**INSTRUCTIONS FOR THE TASK:**
Where does the word "scientific" show up in the data? Please find each such line and copy it.

Saved entries:
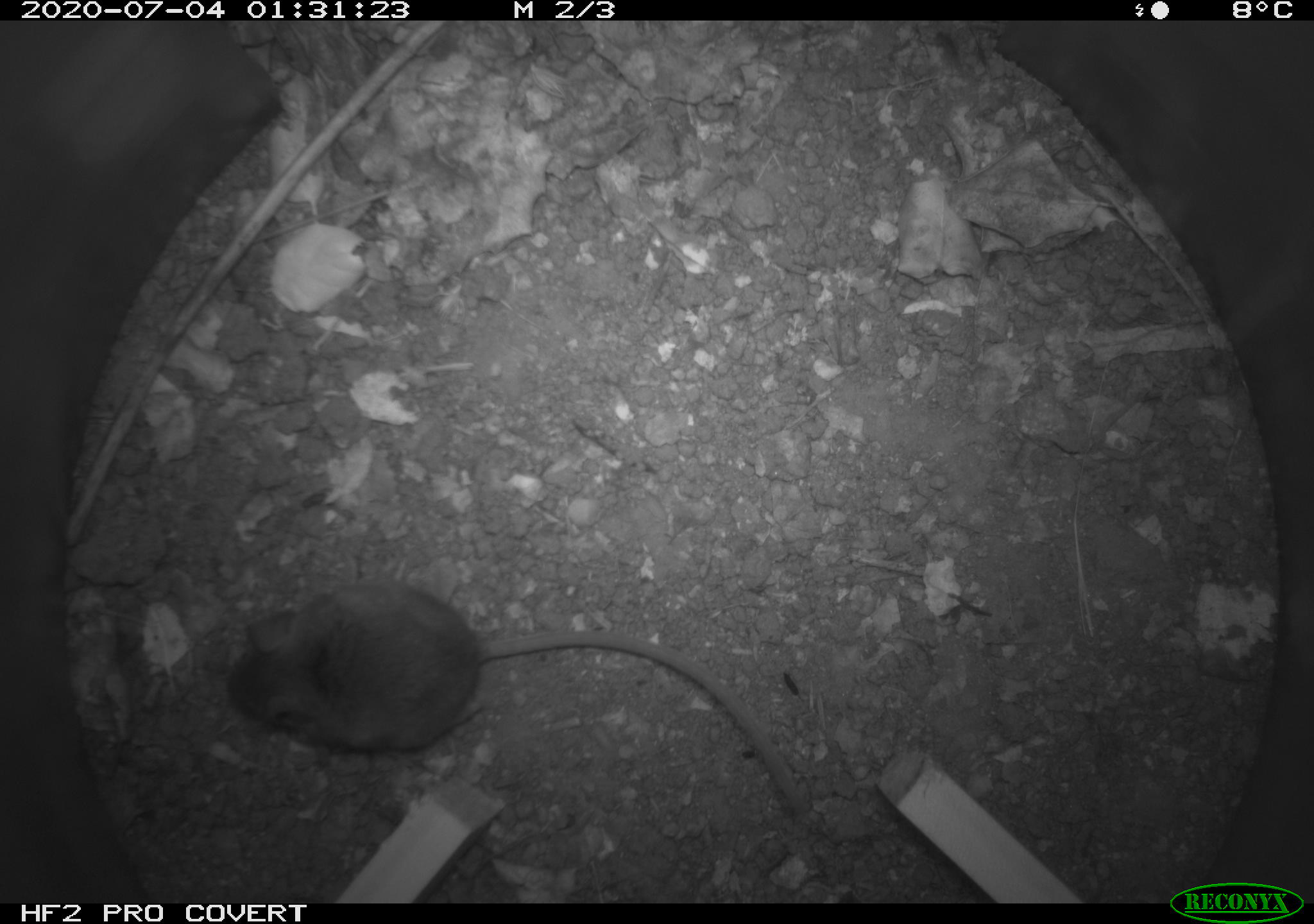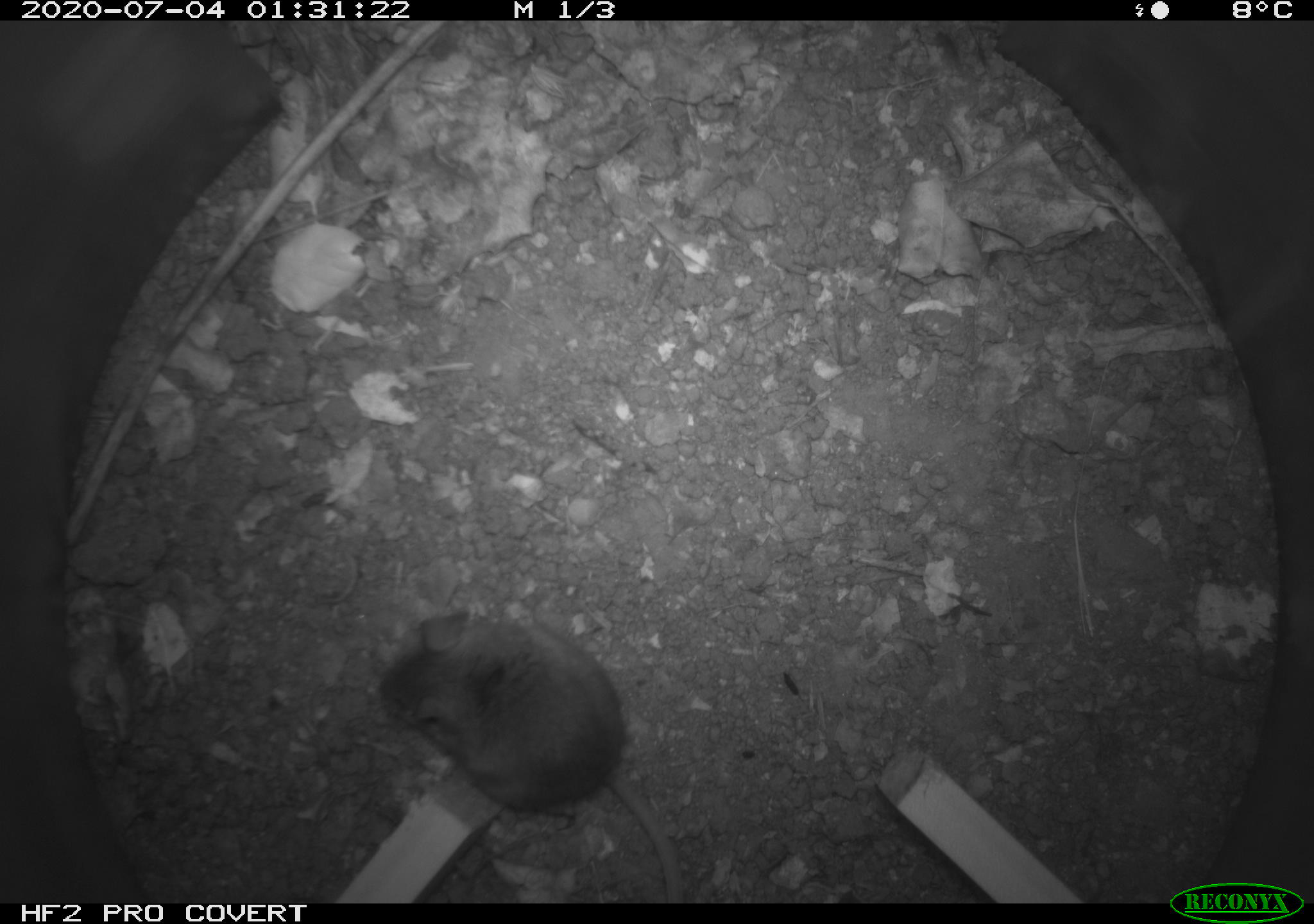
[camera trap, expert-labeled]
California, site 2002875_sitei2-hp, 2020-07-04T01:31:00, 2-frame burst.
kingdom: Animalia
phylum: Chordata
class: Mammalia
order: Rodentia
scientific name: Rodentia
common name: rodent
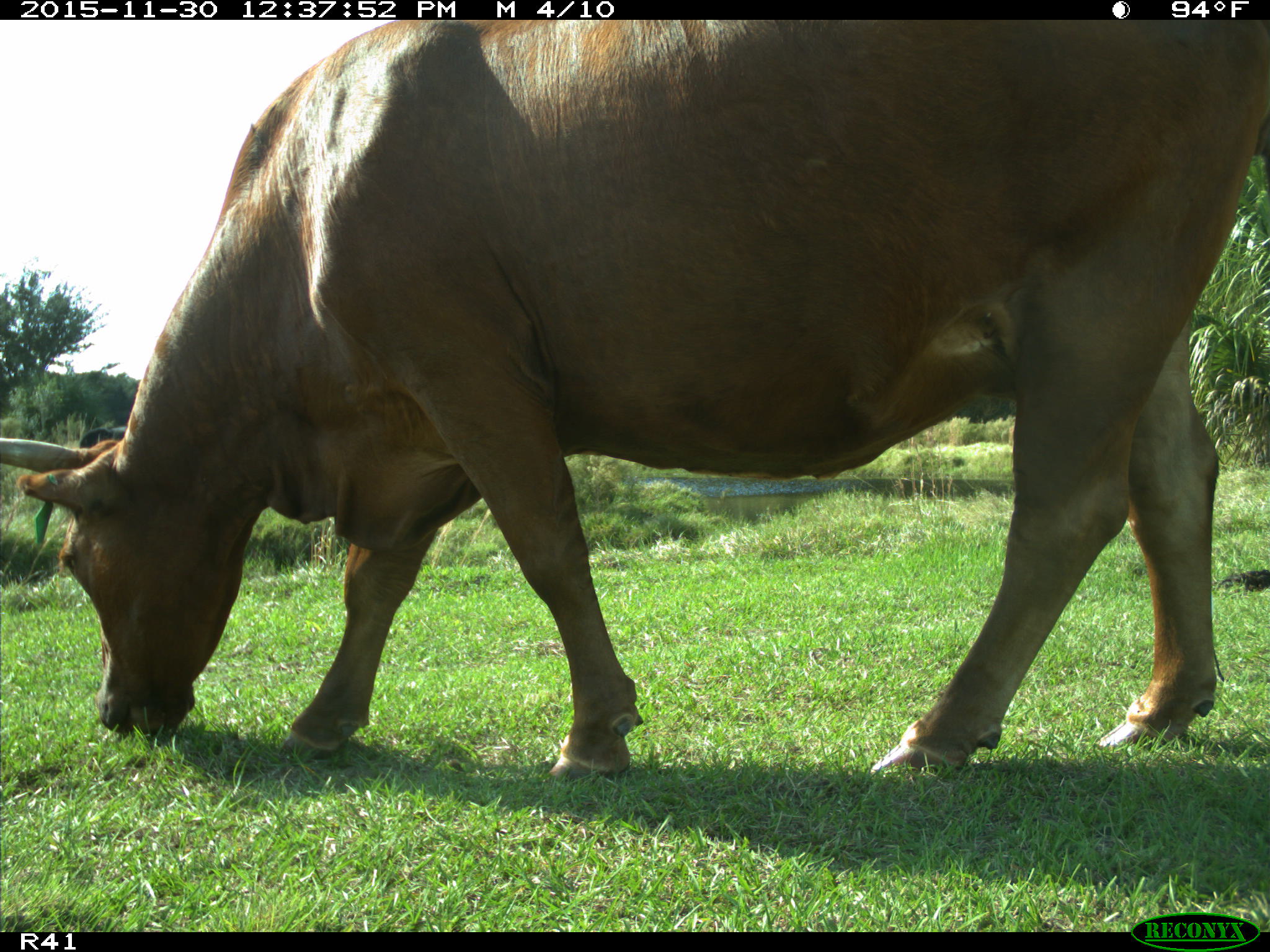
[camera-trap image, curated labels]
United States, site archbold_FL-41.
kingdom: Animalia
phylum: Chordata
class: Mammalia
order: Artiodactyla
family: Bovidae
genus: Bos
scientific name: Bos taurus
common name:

* * *

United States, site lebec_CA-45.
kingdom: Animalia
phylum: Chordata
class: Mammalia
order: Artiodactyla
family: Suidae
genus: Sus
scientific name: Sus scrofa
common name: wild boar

---

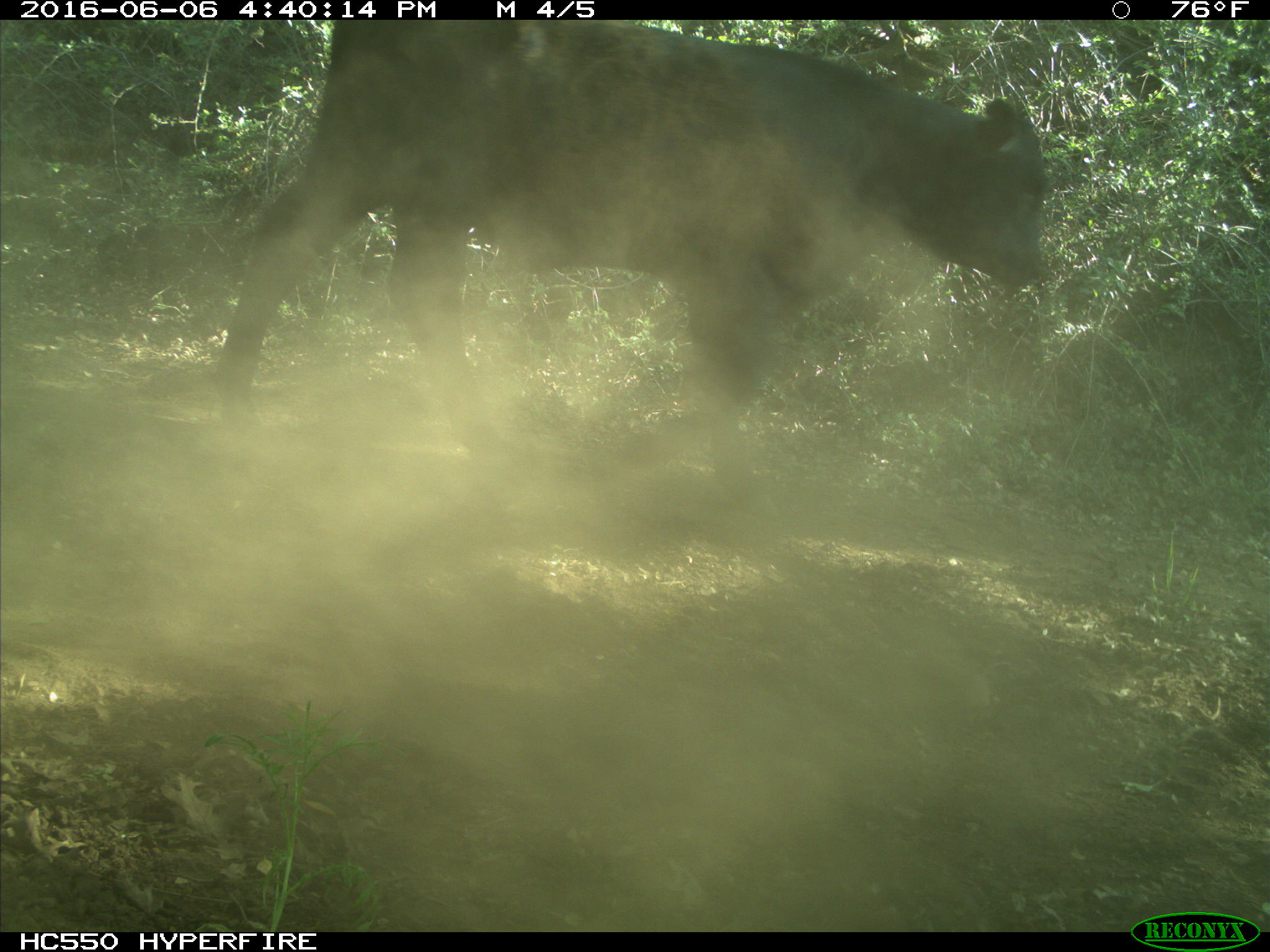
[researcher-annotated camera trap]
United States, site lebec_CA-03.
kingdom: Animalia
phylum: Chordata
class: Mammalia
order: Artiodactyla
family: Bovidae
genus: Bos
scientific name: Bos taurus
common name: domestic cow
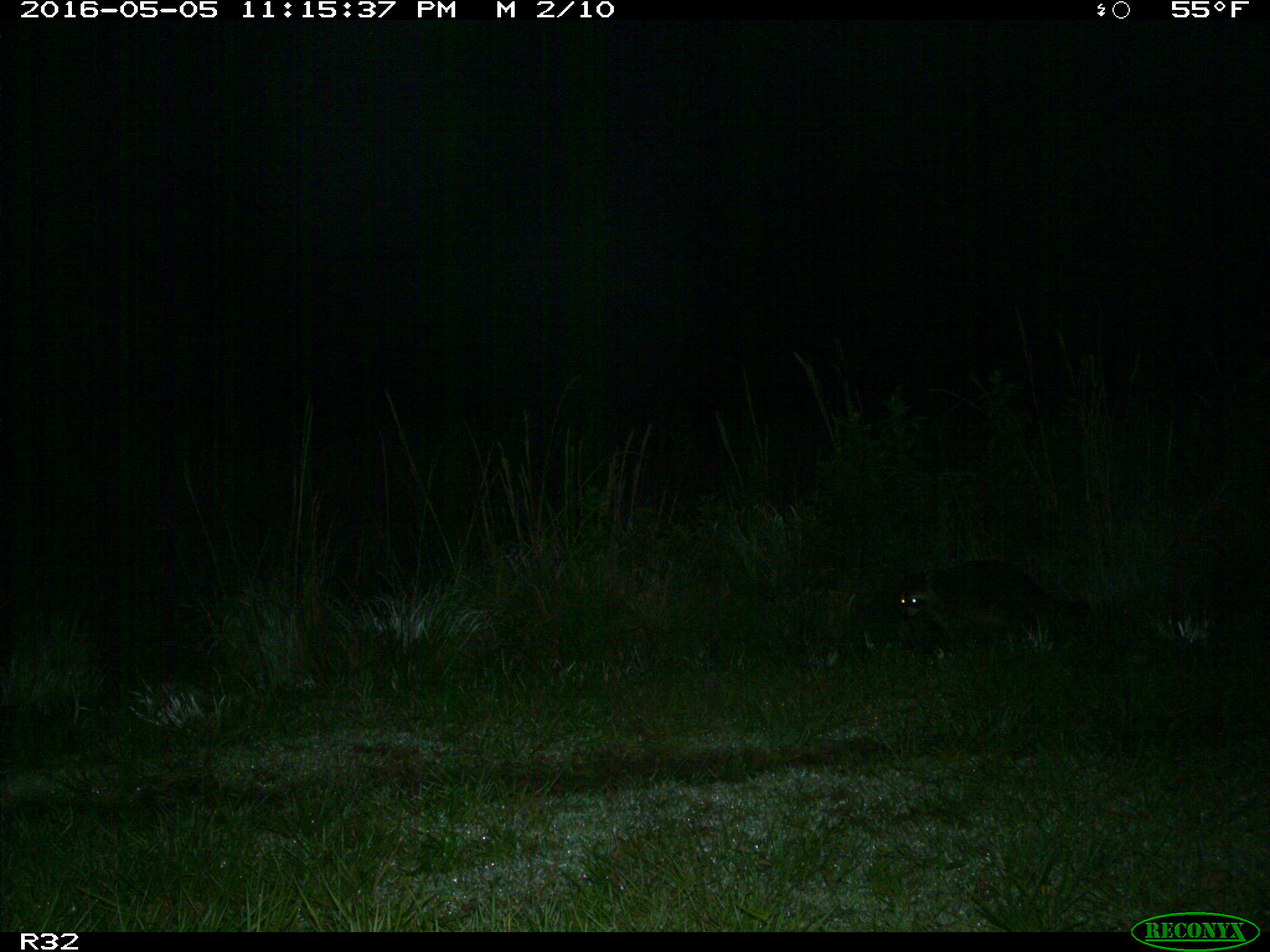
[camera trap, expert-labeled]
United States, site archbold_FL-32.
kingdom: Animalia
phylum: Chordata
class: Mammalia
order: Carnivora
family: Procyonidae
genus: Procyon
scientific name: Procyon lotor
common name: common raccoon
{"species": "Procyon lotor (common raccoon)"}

**SOLUTION:**
scientific name: Rodentia
scientific name: Bos taurus
scientific name: Sus scrofa
scientific name: Bos taurus
scientific name: Procyon lotor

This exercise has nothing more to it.